Não concordo com parte do teu comentário, mas não vale a pena irmos mais fundo senão ficaríamos aqui por horas, não porque não quisesse discutir sobre isto, mas num fórum de futebol e a escrever torna-se cansativo.O apagamento do eu e a instrumentalização da pessoa não é uma percepção, é mesmo uma consequência lógica do comunismo, seja no papel, seja na prática (ver, acerca disso, o meu comentário anterior a este que agora escrevo.
Essa é uma das grandes incoerências de Marx. A (extrema) atenção às desigualdades materiais das pessoas e a indiferença, senão mesmo repulsa, face às diferenças de outro tipo.
Para Marx, abolir o capitalismo seria sempre necessário, ontem ou hoje.

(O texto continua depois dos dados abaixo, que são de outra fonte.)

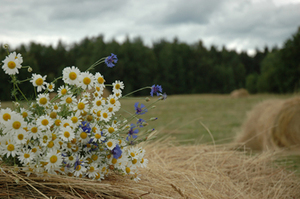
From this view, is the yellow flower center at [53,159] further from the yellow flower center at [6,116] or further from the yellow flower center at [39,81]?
the yellow flower center at [39,81]

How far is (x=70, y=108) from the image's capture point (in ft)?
4.88

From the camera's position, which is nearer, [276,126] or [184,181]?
[184,181]

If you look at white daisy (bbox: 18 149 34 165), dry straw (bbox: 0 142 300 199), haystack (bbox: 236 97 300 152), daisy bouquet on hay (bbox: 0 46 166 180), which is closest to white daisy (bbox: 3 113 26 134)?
daisy bouquet on hay (bbox: 0 46 166 180)

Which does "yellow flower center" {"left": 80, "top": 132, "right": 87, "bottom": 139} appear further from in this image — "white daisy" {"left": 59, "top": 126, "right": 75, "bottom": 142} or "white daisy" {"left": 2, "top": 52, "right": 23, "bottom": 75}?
"white daisy" {"left": 2, "top": 52, "right": 23, "bottom": 75}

Concebia-o como um sistema condenável e condenado, fadado à morte.
"Ah, mas vendo hoje o progresso da social-democracia e de outras correntes derivadas, Marx moderar-se-ia" - não. Já existiam os rebentos na altura e Marx acusava os seus autores de serem cobardes, porquanto rejeitavam a necessidade de uma revolução proletária.
Diga-se, aliás, que o alemão projetava a revolução proletária como sanguinária, não era nada pacífica. E o que se seguia? A ditadura do proletariado, usando e abusando o Estado do seu aparelho coativo para impor os princípios, valores e fins do comunismo.
Marx nunca concretizou como se passaria dessa ditadura do proletariado para a sua utópica sociedade comunista sem classes nem Estado.
Individualidade? Marx condenou certas etnias (judeus), incentivou a perseguição à religião, achava a instituição da família uma aberração (indo beber certas ideias nesse âmbito a Platão), repugnava a liberdade nas suas mais diversas formas e rejeitava interesses próprios dos trabalhadores.
Já agora: és a favor de sociedades de baixo para cima, e eu também sou, mas Marx defendia uma centralização do poder.
Eu não sou Marxista, reconheço muito valor à sua obra e ao seu génio. Estamos a falar de uma pessoa bem à frente do seu tempo, assim como outros da sua época como o próprio Charles Darwin, que desenvolveu a sua teoria sobre a evolução das espécies sensivelmente durante o mesmo período e naturalmente, não acertou em tudo à primeira. Depois de Darwin seguiram-se muitos que foram corrigindo e acrescentando valor à sua elegante teoria. Não podemos olhar para a teoria de Marx como a receita perfeita para o sistema económico e político das sociedades humanas, mas não tenho a menor dúvida que Marx, nos dias de hoje, faria diversas correções e reconheceria erros na sua própria teoria depois de vários terem tentado aplicá-la. Tenho também a certeza que faria críticas brutais ao que foi feito na União Soviética ou na China de Mao. Basta olharmos para o exemplo das religiões, como o Cristianismo, apesar dos ensinamentos e filosofia de Jesus Cristo, muitos subverteram-nos para criar uma estrutura de poder. É uma parte significativa da história das civilizações humanas.
E aproveitando o gancho das religiões, já fui, quando era mais jovem, um ateísta acérrimo. Hoje, à medida com que fui amadurecendo fui percebendo a importância da religião na vida das outras pessoas. Quando amadurecemos começamos a colocar-nos no lugar dos outros. Para mim a religião pode não fazer sentido, mas isso é porque consigo encontrar significado noutras coisas à minha volta. Para outras pessoas, muita gente, a religião ajuda a aliviar as frustrações e o sofrimento inerentes à experiência humana nesta vida. Sim, há o problema dos fundamentalismos e extremismos, mas esses, infelizmente, não são apenas inerentes à religião, além de que apesar uns serem religiosos e outros nãos, o sistemas de pensamento simbólico profundo, são comuns a todos nós e a todas as culturas e civilizações.